Daten und Fakten zu RFID
Definition: RFID steht für «Radio Frequenz Identifikation» und ermöglicht eine schnelle und automatische Datenerfassung mittels magnetischer Wechselfelder oder Radiowellen. Dieses Prinzip erlaubt eine berührungslose Datenübertragung - einschliesslich der Energie - zwischen Transponder und Reader.

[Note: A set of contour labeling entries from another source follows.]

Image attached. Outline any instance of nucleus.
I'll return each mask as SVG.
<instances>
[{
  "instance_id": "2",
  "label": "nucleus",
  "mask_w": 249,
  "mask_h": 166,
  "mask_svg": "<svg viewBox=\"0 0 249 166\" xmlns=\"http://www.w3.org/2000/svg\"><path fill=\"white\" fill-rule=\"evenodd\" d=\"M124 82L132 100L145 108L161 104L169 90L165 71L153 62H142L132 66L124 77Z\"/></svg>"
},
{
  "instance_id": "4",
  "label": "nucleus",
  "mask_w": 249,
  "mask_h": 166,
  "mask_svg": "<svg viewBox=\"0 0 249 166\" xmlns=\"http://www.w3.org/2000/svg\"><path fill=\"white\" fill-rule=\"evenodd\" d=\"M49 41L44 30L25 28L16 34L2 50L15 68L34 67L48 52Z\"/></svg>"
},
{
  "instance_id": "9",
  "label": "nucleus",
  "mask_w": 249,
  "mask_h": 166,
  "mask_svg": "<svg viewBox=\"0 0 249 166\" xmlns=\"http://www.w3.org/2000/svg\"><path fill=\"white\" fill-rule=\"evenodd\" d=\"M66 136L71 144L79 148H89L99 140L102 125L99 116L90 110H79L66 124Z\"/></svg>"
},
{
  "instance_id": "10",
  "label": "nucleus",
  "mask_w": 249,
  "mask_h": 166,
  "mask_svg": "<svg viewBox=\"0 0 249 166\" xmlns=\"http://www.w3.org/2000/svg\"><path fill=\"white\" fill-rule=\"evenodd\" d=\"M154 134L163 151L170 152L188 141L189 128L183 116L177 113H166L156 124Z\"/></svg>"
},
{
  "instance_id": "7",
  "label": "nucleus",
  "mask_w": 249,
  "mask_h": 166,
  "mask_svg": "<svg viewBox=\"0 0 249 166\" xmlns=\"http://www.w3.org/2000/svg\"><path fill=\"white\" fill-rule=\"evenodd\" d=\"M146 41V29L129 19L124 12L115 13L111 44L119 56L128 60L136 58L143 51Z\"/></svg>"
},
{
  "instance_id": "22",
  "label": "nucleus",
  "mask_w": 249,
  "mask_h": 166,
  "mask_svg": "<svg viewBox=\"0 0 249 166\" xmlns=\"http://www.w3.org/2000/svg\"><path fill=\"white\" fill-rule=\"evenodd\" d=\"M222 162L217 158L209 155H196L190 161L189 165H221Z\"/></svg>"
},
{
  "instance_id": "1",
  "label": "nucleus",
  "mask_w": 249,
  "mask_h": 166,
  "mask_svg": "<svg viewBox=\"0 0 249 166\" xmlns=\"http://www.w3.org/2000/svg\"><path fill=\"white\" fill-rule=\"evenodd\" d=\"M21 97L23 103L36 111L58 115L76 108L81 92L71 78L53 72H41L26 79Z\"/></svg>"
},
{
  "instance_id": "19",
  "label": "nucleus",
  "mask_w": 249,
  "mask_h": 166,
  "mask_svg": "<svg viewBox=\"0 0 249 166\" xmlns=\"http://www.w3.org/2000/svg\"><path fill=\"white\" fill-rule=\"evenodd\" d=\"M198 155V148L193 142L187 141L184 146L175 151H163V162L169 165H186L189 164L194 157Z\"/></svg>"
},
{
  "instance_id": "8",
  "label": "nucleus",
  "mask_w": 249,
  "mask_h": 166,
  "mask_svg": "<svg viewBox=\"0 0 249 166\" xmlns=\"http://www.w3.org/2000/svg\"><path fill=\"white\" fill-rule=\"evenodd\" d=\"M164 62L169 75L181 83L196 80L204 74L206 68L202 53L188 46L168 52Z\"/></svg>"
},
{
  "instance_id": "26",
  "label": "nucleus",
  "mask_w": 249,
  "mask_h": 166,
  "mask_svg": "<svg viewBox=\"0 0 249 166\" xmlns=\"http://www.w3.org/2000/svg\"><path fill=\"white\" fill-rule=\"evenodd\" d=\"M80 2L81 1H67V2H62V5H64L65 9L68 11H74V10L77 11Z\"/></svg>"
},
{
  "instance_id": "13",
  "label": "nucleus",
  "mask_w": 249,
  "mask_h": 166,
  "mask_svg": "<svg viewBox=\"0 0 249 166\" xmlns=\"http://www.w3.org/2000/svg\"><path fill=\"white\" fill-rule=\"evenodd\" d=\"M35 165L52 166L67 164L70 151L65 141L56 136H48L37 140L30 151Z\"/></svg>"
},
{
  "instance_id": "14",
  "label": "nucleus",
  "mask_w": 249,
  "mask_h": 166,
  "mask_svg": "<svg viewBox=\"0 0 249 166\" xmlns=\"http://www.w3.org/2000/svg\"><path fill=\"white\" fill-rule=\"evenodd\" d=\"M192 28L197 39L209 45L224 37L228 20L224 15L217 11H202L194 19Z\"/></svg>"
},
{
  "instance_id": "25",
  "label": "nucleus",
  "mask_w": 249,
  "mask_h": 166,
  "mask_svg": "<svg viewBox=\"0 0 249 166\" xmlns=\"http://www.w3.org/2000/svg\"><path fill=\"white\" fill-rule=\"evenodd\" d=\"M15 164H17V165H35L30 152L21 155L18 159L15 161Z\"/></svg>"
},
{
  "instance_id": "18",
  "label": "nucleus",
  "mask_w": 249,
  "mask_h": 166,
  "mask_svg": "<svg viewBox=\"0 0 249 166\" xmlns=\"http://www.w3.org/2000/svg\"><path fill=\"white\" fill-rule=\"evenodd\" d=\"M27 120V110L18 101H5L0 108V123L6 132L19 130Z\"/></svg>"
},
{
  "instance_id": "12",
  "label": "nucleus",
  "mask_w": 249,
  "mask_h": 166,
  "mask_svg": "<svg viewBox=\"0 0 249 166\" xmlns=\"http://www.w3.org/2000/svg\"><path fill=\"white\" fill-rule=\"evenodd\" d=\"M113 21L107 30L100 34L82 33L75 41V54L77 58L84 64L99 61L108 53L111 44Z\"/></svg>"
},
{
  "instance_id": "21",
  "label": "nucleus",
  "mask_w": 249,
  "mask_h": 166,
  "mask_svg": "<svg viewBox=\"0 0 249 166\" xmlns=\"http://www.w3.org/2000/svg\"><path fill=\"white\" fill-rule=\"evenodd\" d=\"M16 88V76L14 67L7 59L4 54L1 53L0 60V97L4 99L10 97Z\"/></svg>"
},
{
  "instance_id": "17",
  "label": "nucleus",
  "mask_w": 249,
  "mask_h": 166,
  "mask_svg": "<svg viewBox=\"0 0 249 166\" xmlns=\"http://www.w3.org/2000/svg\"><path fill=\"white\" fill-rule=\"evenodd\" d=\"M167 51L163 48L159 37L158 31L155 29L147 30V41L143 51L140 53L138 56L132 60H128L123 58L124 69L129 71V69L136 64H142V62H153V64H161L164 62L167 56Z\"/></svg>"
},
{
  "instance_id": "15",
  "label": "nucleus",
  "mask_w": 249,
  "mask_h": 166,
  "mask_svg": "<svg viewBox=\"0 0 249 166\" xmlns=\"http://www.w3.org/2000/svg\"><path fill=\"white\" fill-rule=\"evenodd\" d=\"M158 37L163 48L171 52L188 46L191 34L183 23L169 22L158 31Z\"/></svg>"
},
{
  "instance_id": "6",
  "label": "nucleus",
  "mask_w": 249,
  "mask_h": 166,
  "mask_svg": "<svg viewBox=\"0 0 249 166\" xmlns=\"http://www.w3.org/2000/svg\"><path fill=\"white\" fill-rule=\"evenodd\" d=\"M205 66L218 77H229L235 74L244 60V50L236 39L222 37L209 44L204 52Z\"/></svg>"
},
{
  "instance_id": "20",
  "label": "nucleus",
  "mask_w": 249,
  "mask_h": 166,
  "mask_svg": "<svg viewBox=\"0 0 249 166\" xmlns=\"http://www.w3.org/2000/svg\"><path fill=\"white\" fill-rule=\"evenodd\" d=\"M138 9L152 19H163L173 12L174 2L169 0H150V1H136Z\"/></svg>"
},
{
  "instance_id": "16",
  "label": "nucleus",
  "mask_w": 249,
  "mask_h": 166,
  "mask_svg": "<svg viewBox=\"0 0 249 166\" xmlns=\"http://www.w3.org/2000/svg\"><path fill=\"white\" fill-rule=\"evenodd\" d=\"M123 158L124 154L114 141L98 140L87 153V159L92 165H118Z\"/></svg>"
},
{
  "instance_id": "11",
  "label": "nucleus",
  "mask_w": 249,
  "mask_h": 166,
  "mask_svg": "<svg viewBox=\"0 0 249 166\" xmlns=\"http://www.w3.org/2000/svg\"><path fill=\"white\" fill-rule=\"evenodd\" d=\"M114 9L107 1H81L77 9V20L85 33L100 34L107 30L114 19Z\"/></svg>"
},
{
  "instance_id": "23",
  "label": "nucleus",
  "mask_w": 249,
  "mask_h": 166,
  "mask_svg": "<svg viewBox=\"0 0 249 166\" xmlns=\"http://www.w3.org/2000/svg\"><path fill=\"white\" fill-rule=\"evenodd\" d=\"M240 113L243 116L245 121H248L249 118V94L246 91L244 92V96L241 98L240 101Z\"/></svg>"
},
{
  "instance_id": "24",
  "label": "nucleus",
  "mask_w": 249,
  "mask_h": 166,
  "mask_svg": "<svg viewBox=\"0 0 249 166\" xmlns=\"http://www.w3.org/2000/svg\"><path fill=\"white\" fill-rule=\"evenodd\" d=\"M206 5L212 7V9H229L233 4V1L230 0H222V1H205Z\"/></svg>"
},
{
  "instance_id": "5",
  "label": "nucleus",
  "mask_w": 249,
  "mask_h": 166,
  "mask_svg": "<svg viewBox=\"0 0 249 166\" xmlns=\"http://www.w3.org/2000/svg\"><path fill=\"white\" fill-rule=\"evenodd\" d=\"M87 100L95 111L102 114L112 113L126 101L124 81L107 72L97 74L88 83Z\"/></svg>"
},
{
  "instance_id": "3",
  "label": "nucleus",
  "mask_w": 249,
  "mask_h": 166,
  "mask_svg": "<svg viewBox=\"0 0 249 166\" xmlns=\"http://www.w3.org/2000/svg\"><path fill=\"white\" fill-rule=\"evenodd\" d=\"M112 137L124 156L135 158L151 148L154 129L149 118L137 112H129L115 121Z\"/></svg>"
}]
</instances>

Transponder (Tag, Smart Label, mobiler Datenspeicher): Chip mit einer Antenne, der in Papier, Kunststoff oder Keramik verpackt ist.
Reader (Schreib-/Lesegerät): Verfügt über eine integrierte oder externe Antenne und sorgt für die Übertragung der Daten und Energie. Er stellt die Anbindung zur Automatisierungs- und IT-Welt her.
Speicherkapazität: von wenigen Bytes bis zu 32 KBytes.
Kosten: Derzeit von 37 Rappen pro Tag bei Smart Labels bis zu 450 Franken bei hochtemperaturfesten Transpondern mit grossem Speicher.
Reichweite der Schreib-/Lesegeräte im Ultrahochfrequenz-Bereich (865-868 MHz bzw. 902-928 MHz): bis fünf Meter.
Reichweite der Schreib-/Lesegeräte im Hochfrequenz-Bereich (13,56 MHz): bis drei Meter.
Anwendungsfelder: Warenlager, Logistik, Transport, Produktion, Servicemanagement, Dokumentenverfolgung, Medizin, Customer Relationship Management, Eventmanagement, usw.